[Gretl-devel] Gretl and PUMS Data

Allin Cottrell cottrell at wfu.edu
Fri Oct 26 09:36:59 EDT 2007

On Fri, 26 Oct 2007, Sven Schreiber wrote:

> Riccardo (Jack) Lucchetti schrieb:
> > 
> > A possible alternative may be the following: first, read all 
> > the data as if they were all strings. Then, with the data 
> > already in RAM, convert to numeric whenever possible. This 
> > way, you read the datafile only once, and the way stays open 
> > if we want, for instance, flag some of the variables as 
> > dummies or discrete variables straight away.
> Jack's idea sounds good. If I understand correctly, it's an 
> approach to convert as much as possible to usable variables and 
> data, and inform the user about the rest. (Rather than throwing 
> errors and stopping.) That would be good.

I like Jack's idea too, with a couple of reservations.  

First, I'm not too keen on reading all the data into RAM as 
strings.  To ensure no data loss, these strings would have to be 
fairly long -- say 32 characters.  Now with something like PUMS 
you can have tens or hundreds of thousands of observations on 
hundreds of variables.  This makes for a big memory chunk when 
stored as doubles, and perhaps 4 times as big when stored as 
strings.  So I tend to favour two passes.

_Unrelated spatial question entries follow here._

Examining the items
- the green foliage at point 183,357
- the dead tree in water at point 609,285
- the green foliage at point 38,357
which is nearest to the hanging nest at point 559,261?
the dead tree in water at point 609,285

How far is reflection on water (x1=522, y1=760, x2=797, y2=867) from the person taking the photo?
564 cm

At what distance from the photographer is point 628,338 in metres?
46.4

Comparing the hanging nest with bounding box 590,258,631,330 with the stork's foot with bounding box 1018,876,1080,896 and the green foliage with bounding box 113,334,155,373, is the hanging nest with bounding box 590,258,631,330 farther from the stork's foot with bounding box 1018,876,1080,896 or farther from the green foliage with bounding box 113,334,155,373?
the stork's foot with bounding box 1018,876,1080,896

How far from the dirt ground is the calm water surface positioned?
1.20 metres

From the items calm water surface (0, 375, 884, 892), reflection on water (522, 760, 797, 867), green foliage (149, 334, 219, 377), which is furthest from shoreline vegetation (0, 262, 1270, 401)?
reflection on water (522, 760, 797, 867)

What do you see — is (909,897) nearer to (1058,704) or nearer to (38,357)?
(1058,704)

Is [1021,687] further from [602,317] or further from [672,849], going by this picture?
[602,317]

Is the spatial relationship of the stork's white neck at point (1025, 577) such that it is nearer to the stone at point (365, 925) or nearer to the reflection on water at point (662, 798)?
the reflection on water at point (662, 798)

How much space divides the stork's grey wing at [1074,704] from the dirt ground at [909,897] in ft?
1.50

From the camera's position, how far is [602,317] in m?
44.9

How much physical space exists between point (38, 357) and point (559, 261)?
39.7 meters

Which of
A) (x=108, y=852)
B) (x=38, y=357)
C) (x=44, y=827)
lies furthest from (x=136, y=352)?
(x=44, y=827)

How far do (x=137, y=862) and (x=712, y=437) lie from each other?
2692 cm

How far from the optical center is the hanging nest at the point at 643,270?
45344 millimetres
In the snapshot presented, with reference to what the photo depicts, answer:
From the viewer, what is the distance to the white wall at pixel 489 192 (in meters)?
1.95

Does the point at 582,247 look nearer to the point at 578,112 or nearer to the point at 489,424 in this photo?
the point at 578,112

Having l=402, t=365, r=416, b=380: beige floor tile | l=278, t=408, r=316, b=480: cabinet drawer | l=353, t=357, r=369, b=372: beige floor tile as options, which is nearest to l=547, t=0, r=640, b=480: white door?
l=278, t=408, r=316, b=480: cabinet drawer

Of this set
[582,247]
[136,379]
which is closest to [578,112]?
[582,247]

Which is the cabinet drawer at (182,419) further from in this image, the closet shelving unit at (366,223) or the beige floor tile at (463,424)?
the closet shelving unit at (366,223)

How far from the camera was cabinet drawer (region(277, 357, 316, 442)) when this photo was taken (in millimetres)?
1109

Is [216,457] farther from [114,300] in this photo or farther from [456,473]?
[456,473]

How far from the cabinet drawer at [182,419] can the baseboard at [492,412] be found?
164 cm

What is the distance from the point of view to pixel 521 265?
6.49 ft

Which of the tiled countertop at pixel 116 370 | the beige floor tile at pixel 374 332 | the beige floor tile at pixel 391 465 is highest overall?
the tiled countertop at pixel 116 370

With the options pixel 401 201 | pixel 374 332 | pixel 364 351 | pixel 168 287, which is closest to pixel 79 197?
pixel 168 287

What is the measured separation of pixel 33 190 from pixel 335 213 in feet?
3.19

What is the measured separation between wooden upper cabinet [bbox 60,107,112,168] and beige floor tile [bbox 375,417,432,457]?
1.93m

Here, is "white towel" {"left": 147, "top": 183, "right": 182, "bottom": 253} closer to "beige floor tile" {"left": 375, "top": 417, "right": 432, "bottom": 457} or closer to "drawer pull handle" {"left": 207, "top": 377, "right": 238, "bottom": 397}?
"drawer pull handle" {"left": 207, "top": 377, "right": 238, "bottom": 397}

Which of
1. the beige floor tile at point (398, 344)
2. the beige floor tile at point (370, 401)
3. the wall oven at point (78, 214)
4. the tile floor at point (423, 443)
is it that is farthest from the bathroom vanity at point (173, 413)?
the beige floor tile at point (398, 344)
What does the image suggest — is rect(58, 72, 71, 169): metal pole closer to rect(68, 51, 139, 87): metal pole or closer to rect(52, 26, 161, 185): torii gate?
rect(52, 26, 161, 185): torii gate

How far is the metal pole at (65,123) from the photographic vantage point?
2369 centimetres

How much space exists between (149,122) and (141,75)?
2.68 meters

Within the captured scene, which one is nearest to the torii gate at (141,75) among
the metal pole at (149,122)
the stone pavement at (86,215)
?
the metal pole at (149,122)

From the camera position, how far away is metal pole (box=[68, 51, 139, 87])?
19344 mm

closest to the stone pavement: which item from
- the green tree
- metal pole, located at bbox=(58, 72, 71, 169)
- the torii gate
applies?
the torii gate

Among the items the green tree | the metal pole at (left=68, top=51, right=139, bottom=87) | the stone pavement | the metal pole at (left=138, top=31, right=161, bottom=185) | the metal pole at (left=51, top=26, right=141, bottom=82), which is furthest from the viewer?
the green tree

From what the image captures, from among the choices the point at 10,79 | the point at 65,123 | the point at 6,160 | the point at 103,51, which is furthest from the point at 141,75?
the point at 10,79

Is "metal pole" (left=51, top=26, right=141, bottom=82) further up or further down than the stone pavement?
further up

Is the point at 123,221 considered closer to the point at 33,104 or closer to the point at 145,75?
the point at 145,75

Second, I think that attempting to parse all non-numeric stuff as 
coded data should probably be governed by an explicit option.  
It'll work fine on a well-formed PUMS file, but could cause a 
nasty mess with a very large data file that has a few extraneous 
non-numeric characters in it, 100% CPU for a long time.  Think of 
a file with 200000 observations and a stray 'x' on the last row.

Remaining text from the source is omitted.